If you want to elaborate the mental image a bit, intersperse clips from The Name of the Rose or relevant bits of The Secret of Kells. See those if you haven't already, obviously.
posted by eclectist at 7:48 AM on November 22, 2016 [1 favorite]

You might want to look at Peter Ackroyd's Life of Thomas More, which touches on his experiences. More went to Oxford, but he also went through an equally important part of a young English man's education, that is, spending time as a servant or page in the household of an influential relative or other patron.
posted by praemunire at 8:56 AM on November 22, 2016

This is what I picked up from the History of Civilization. Its 4000ish pages so I don't have references. Toward the end of the middle ages you get recognizable schools to teach medicine especially in Italy. Soon after that we see schools of theology and law. (Italy again, then Paris and soon after Oxford). Originally, each teacher would negotiate fees independently with his students and the students and teachers formed groups to look after their interests and the university superstructure grew out of that. Women's education was mainly in convents or by tutor.

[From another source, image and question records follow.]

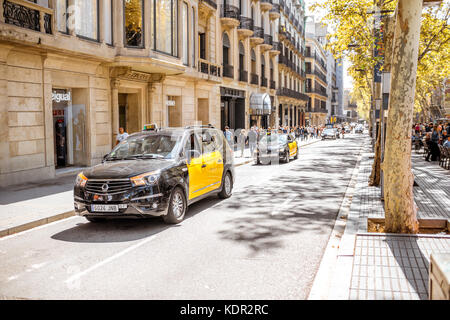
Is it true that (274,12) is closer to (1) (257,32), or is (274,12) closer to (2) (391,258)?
(1) (257,32)

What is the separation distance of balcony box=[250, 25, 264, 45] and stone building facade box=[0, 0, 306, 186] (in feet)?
20.3

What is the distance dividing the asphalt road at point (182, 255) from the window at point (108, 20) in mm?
10686

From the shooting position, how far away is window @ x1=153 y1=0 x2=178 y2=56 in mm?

In the middle ages you would have seen more universities in the Islamic world and educated men would travel around to study with famous teachers for months or years to get certificates from them.
posted by shothotbot at 10:03 AM on November 22, 2016

Err, scratch that about the podcast--you were searching for higher education before the flowering of universities, and the podcast concentrates on Cambridge in its early years. (It's still a great podcast, though.)